-- Dataset records start --

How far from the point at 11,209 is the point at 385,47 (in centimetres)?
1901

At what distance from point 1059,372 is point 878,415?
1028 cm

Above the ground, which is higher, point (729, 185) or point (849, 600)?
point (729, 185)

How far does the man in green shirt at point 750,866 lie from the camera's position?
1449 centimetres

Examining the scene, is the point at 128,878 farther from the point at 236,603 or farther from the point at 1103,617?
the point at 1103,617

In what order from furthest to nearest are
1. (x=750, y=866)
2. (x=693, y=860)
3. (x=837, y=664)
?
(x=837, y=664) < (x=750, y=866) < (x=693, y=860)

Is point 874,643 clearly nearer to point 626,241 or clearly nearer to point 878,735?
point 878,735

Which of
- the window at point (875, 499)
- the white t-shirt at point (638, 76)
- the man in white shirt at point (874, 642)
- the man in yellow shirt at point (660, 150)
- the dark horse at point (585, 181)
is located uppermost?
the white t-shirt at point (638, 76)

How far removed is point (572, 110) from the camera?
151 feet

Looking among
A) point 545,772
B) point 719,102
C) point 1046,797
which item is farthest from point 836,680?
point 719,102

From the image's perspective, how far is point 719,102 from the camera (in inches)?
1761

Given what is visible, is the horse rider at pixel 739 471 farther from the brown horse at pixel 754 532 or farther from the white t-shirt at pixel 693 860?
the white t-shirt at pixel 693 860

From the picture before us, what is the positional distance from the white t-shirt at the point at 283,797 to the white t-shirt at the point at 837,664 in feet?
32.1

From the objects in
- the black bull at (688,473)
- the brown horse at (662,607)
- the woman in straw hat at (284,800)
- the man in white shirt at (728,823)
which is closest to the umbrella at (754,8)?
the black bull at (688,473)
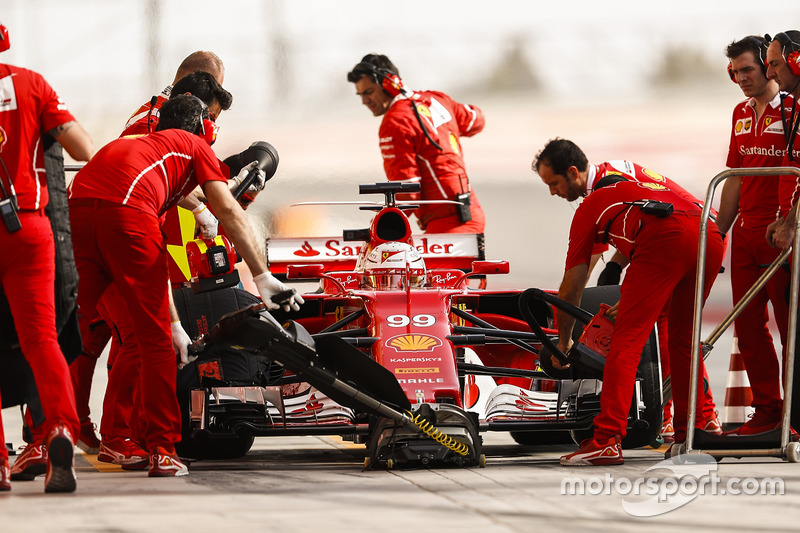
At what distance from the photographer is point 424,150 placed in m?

-- Dataset records end --
-- Dataset records start --

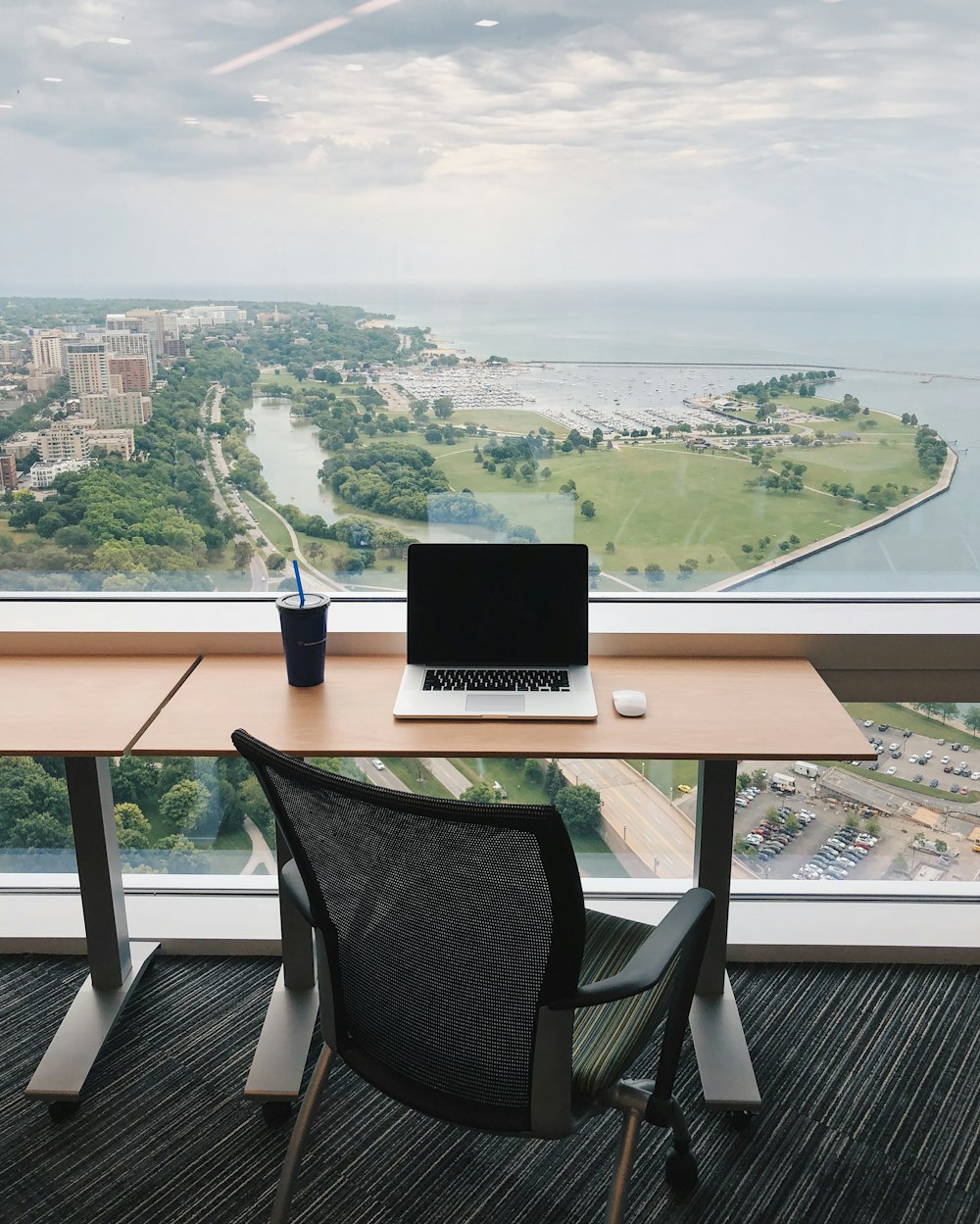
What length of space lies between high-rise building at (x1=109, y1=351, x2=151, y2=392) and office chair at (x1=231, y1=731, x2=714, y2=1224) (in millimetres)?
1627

-- Dataset records end --

— Required task —
Gather every line of the data above that contains the word "feet" and list those lines.

— Exercise output —
151 feet
From the picture before us, what is the positional distance from the white t-shirt at the point at 283,797 to the white t-shirt at the point at 837,664 in feet?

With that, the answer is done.